Problem to solve »
Copy each of the following items word for word.

Source material »
※
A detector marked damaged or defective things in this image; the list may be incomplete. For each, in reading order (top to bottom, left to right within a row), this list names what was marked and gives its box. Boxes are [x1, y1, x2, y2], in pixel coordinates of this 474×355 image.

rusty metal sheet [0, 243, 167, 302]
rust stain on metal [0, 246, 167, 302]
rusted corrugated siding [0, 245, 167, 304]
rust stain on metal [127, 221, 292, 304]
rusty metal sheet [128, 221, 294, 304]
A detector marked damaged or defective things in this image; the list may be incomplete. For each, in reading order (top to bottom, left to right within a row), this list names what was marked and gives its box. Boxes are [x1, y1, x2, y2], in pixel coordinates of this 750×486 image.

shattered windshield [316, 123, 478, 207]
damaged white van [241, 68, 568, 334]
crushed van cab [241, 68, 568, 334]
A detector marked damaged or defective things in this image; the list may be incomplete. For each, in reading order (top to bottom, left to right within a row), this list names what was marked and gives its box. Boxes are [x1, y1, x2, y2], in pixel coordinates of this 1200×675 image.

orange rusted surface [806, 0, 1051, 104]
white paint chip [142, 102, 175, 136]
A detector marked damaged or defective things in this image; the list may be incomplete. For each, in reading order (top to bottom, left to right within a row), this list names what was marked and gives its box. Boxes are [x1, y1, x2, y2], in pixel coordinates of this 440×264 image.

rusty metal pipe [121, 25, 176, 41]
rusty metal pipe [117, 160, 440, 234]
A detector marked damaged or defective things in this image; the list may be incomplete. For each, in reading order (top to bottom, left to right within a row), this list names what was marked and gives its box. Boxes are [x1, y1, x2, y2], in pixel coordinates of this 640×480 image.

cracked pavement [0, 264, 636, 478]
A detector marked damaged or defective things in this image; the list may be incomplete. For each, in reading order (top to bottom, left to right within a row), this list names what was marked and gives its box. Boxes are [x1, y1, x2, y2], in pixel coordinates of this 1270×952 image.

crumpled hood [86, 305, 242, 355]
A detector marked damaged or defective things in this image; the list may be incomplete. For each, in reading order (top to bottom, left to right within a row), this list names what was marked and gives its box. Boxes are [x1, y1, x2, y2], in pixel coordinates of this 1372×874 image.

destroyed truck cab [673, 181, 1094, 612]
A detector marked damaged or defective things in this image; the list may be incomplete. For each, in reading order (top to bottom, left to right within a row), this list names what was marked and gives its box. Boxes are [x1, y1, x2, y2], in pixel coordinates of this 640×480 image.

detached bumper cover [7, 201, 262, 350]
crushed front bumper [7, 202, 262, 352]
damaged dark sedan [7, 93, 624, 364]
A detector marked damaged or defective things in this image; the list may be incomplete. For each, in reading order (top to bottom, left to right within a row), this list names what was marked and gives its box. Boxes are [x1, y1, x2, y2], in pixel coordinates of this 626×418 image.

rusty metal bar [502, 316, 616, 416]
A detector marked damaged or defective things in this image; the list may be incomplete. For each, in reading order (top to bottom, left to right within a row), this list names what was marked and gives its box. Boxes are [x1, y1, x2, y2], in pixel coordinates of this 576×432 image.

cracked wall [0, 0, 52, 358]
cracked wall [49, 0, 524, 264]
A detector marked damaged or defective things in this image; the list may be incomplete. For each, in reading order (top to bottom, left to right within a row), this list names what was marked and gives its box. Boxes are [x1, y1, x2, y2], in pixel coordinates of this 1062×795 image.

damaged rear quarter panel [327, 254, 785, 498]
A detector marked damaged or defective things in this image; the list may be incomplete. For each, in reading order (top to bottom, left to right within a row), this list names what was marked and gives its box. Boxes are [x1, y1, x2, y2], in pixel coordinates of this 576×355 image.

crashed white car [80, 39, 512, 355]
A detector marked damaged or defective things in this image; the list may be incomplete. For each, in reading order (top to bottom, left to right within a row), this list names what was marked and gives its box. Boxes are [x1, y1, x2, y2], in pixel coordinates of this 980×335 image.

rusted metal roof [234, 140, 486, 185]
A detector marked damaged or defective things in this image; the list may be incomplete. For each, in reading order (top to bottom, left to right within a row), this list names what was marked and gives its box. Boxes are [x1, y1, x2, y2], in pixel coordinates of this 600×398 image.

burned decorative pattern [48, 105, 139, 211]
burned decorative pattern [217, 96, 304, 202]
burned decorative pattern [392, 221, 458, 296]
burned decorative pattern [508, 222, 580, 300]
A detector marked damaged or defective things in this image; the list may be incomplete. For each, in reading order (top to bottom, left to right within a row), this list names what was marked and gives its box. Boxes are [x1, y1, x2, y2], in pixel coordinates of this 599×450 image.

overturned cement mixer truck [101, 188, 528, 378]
※
Written answer »
A detector marked damaged or defective things in this image; the list may be incomplete. For each, in reading order (top to bottom, left to right within a row), this list names what was marked and gives its box. Boxes are [x1, y1, x2, y2], in pixel coordinates of this 474×355 image.

rusty metal sheet [0, 243, 167, 302]
rust stain on metal [0, 246, 167, 302]
rusted corrugated siding [0, 245, 167, 304]
rust stain on metal [127, 221, 292, 304]
rusty metal sheet [128, 221, 294, 304]
A detector marked damaged or defective things in this image; the list may be incomplete. For each, in reading order (top to bottom, left to right within a row), this list names what was marked and gives its box. Boxes are [x1, y1, x2, y2], in pixel coordinates of this 750×486 image.

shattered windshield [316, 123, 478, 207]
damaged white van [241, 68, 568, 334]
crushed van cab [241, 68, 568, 334]
A detector marked damaged or defective things in this image; the list may be incomplete. For each, in reading order (top to bottom, left to right within a row), this list names what was marked and gives its box. Boxes are [x1, y1, x2, y2], in pixel coordinates of this 1200×675 image.

orange rusted surface [806, 0, 1051, 104]
white paint chip [142, 102, 175, 136]
A detector marked damaged or defective things in this image; the list may be incomplete. For each, in reading order (top to bottom, left to right within a row), this list names what was marked and gives its box. Boxes are [x1, y1, x2, y2], in pixel coordinates of this 440×264 image.

rusty metal pipe [121, 25, 176, 41]
rusty metal pipe [117, 160, 440, 234]
A detector marked damaged or defective things in this image; the list may be incomplete. For each, in reading order (top to bottom, left to right within a row), this list names what was marked and gives its box. Boxes are [x1, y1, x2, y2], in pixel coordinates of this 640×480 image.

cracked pavement [0, 264, 636, 478]
A detector marked damaged or defective things in this image; the list may be incomplete. For each, in reading order (top to bottom, left to right within a row), this list names what was marked and gives its box. Boxes are [x1, y1, x2, y2], in pixel coordinates of this 1270×952 image.

crumpled hood [86, 305, 242, 355]
A detector marked damaged or defective things in this image; the list may be incomplete. For each, in reading order (top to bottom, left to right within a row), this list names what was marked and gives its box. Boxes are [x1, y1, x2, y2], in pixel coordinates of this 1372×874 image.

destroyed truck cab [673, 181, 1094, 612]
A detector marked damaged or defective things in this image; the list may be incomplete. For each, in reading order (top to bottom, left to right within a row), this list names what was marked and gives its box. Boxes are [x1, y1, x2, y2], in pixel coordinates of this 640×480 image.

detached bumper cover [7, 201, 262, 350]
crushed front bumper [7, 202, 262, 352]
damaged dark sedan [7, 93, 624, 364]
A detector marked damaged or defective things in this image; the list may be incomplete. For each, in reading order (top to bottom, left to right within a row), this list names what was marked and gives its box. Boxes are [x1, y1, x2, y2], in pixel coordinates of this 626×418 image.

rusty metal bar [502, 316, 616, 416]
A detector marked damaged or defective things in this image; the list may be incomplete. For each, in reading order (top to bottom, left to right within a row), this list names what was marked and gives its box. Boxes are [x1, y1, x2, y2], in pixel coordinates of this 576×432 image.

cracked wall [0, 0, 52, 358]
cracked wall [49, 0, 524, 264]
A detector marked damaged or defective things in this image; the list may be incomplete. For each, in reading order (top to bottom, left to right within a row), this list names what was marked and gives its box. Boxes are [x1, y1, x2, y2], in pixel coordinates of this 1062×795 image.

damaged rear quarter panel [327, 254, 785, 498]
A detector marked damaged or defective things in this image; the list may be incomplete. For each, in reading order (top to bottom, left to right within a row), this list names what was marked and gives its box. Boxes are [x1, y1, x2, y2], in pixel coordinates of this 576×355 image.

crashed white car [80, 39, 512, 355]
A detector marked damaged or defective things in this image; the list may be incomplete. For each, in reading order (top to bottom, left to right within a row), this list names what was marked and gives its box. Boxes are [x1, y1, x2, y2], in pixel coordinates of this 980×335 image.

rusted metal roof [234, 140, 486, 185]
A detector marked damaged or defective things in this image; the list may be incomplete. For each, in reading order (top to bottom, left to right within a row), this list names what was marked and gives its box. Boxes are [x1, y1, x2, y2], in pixel coordinates of this 600×398 image.

burned decorative pattern [48, 105, 139, 211]
burned decorative pattern [217, 96, 304, 202]
burned decorative pattern [392, 221, 458, 296]
burned decorative pattern [508, 222, 580, 300]
A detector marked damaged or defective things in this image; the list may be incomplete. For each, in reading order (top to bottom, left to right within a row), this list names what was marked and gives its box. Boxes are [x1, y1, x2, y2], in pixel coordinates of this 599×450 image.

overturned cement mixer truck [101, 188, 528, 378]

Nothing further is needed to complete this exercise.